▸ SET OF TASKS
[a] In the Planeo AI interaction flow text, what now primarily determines that an agent is ready for a new decision?
[b] Translate this sentence from the Planeo AI interaction flow text into Spanish: "The new model tightens this loop, ensuring that an AI agent completes its spoken message and associated action before a new decision cycle is initiated for that agent."

··· EXTRACT TO READ

This document outlines the updated interaction flow for AI agents within the Planeo application, focusing on how actions, chat messages, and audio playback are synchronized.
The previous AI interaction model involved the AI generating a chat message, which was then processed for Text-to-Speech (TTS), and separately, actions might be inferred or directly generated. The new model tightens this loop, ensuring that an AI agent completes its spoken message and associated action before a new decision cycle is initiated for that agent.
The flow for each AI agent generally follows these steps:
-
Client-Side Trigger: An agent becomes ready for a new decision. This readiness is now primarily determined by the completion of audio playback for its previous chat message (or if it had no message to speak).
-
Visual Data Capture (Client): The client captures the current visual information from the specific AI agent's perspective (e.g., a screenshot of its view in the 3D world).
-
Request to Backend (Client -> Server):
- The client sends the captured image data and the current chat history to the
generateAiActionAndChatserver action. - It's crucial that the chat history sent is as up-to-date as possible to provide the LLM with the latest conversational context.

······
··· EXERCISE DATA

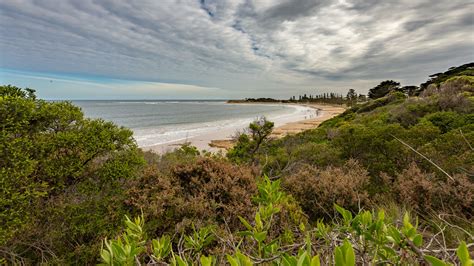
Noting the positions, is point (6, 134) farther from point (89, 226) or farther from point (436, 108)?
point (436, 108)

······

▸ RESULTS FOR EACH TASK
[a] The completion of audio playback for its previous chat message, or the agent having had no message to speak.

[b] El nuevo modelo estrecha este ciclo y garantiza que un agente de IA complete su mensaje hablado y la acción asociada antes de que se inicie un nuevo ciclo de decisión para ese agente.